** Opening SUPPLIED INFORMATION block **

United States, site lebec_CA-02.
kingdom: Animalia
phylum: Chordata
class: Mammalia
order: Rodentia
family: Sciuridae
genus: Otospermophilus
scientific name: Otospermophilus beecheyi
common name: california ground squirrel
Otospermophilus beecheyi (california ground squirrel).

** Closing SUPPLIED INFORMATION block **
** Opening SUPPLIED INFORMATION block **

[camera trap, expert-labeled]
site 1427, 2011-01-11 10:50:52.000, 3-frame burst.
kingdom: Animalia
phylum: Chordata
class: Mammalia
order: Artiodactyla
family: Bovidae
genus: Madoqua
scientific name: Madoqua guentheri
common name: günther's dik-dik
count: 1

** Closing SUPPLIED INFORMATION block **
** Opening SUPPLIED INFORMATION block **

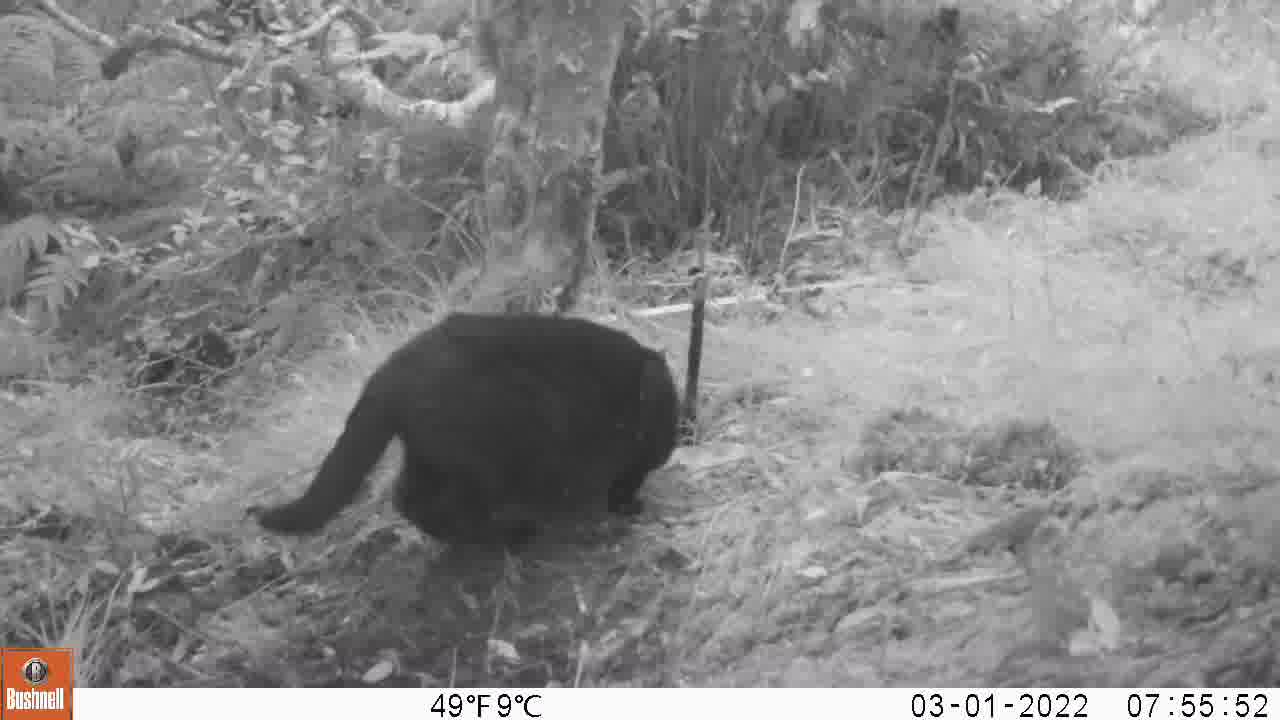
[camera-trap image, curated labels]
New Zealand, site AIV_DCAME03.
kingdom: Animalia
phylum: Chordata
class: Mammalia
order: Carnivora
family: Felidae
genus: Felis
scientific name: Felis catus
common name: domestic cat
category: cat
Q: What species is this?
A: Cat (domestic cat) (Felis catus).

** Closing SUPPLIED INFORMATION block **

EXERCISE OBJECTIVE » Transcribe each line of the data above, unaltered, from the one where "order: Carnivora" appears to the one where "A: Cat (domestic cat) (Felis catus)." appears, inclusive of both.

EXERCISE SOLUTION »
order: Carnivora
family: Felidae
genus: Felis
scientific name: Felis catus
common name: domestic cat
category: cat
Q: What species is this?
A: Cat (domestic cat) (Felis catus).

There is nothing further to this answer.